## Task goal
Render the lines of the records from the line containing "Beginning at closest" through the end of the records, with both ends included, as a numbered list, omitting any blank lines.

## Raw data
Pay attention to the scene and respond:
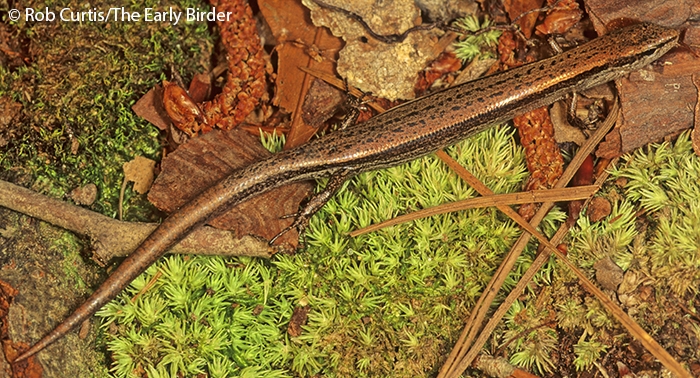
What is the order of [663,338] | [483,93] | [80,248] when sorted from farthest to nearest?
[483,93]
[80,248]
[663,338]

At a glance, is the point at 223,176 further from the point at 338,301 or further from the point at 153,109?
the point at 338,301

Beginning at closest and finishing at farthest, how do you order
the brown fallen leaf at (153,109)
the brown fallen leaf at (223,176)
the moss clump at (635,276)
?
the moss clump at (635,276) → the brown fallen leaf at (223,176) → the brown fallen leaf at (153,109)

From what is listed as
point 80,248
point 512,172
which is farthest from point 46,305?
point 512,172

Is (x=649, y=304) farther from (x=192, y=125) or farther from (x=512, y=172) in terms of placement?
(x=192, y=125)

## Exercise result
1. Beginning at closest and finishing at farthest, how do you order
2. the brown fallen leaf at (153,109)
3. the brown fallen leaf at (223,176)
4. the moss clump at (635,276)
5. ?
6. the moss clump at (635,276) → the brown fallen leaf at (223,176) → the brown fallen leaf at (153,109)
7. From what is listed as
8. point 80,248
9. point 512,172
10. which is farthest from point 46,305?
11. point 512,172
12. Is (x=649, y=304) farther from (x=192, y=125) or farther from (x=512, y=172) in terms of placement?
13. (x=192, y=125)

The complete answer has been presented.